Restoring etcd on a node after defragmentation may take some time. It is recommended to wait at least a minute before proceeding to defragment the next etcd node.
d8 k -n kube-system exec -ti etcd-NODE_NAME -- /usr/bin/etcdctl \ --cacert /etc/kubernetes/pki/etcd/ca.crt \ --cert /etc/kubernetes/pki/etcd/ca.crt \ --key /etc/kubernetes/pki/etcd/ca.key \ --endpoints https://127.0.0.1:2379/ defrag --command-timeout=30s
Example output when the operation is successful:
Finished defragmenting etcd member[https://localhost:2379]. took 848.948927ms
If a timeout error occurs, increase the value of the
–command-timeout
parameter from the command above until defragmentation is successful.
High availability
If any component of the control plane becomes unavailable, the cluster temporarily maintains its current state but cannot process new events. For example:
- If
kube-controller-manager
fails, Deployment scaling will stop working. - If
kube-apiserver
is unavailable, no requests can be made to the Kubernetes API, although existing applications will continue to function.

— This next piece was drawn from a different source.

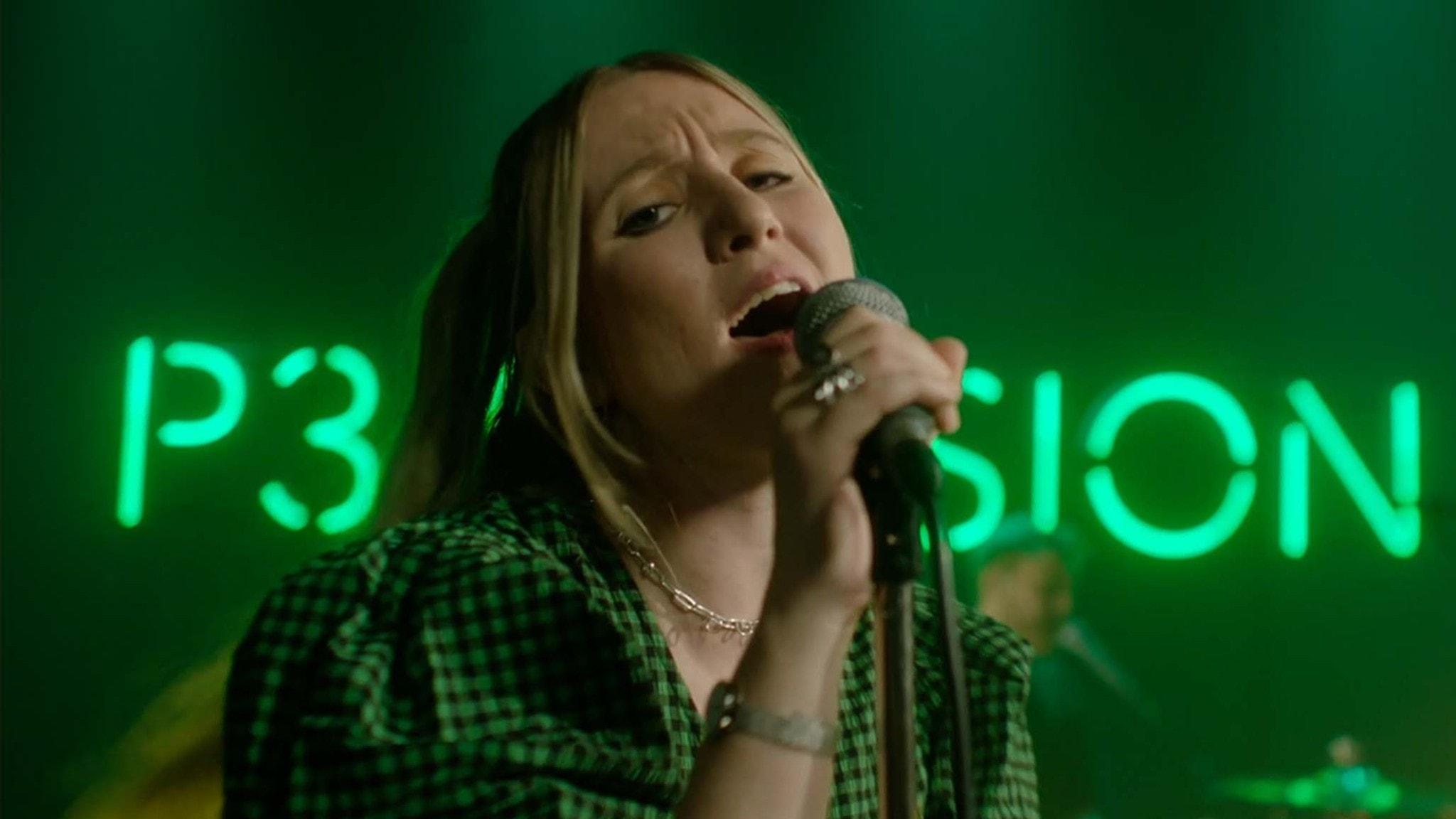 Myra sjunger på P3 Sessions gröna scen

However, prolonged unavailability of control plane components disrupts the processing of new objects, handling of node failures, and other operations. Over time, this can lead to cluster degradation and impact user applications.
To mitigate these risks, the control plane should be scaled to a high-availability configuration — a minimum of three nodes. This is especially critical for etcd, which requires a quorum to elect a leader. The quorum works on a majority basis (N/2 + 1) of the total number of nodes.
Example:
Cluster size | Quorum (majority) | Max fault tolerance |
---|---|---|
1 | 1 | 0 |
3 | 2 | 1 |
5 | 3 | 2 |
7 | 4 | 3 |
9 | 5 | 4 |
An even number of nodes does not improve fault tolerance but increases replication overhead.
In most cases, three etcd nodes are sufficient. Use five if high availability is critical. More than seven is rarely necessary and not recommended due to high resource consumption.
After new control plane nodes are added:
- The label
node-role.kubernetes.io/control-plane=""
is applied. - A DaemonSet launches control plane pods on the new nodes.
- DKP creates or updates files in
/etc/kubernetes
: manifests, configuration files, certificates, etc. - All DKP modules that support high availability will enable it automatically, unless the global setting
highAvailability
is manually overridden.
Control plane node removal is performed in reverse:
- Labels
node-role.kubernetes.io/control-plane
,node-role.kubernetes.io/master
, andnode.deckhouse.io/group
are removed. - DKP removes its pods from these nodes.
- etcd members on the nodes are automatically deleted.
- If the number of nodes drops from two to one, etcd may enter
readonly
mode. In this case, you must start etcd with the--force-new-cluster
flag, which should be removed after a successful startup.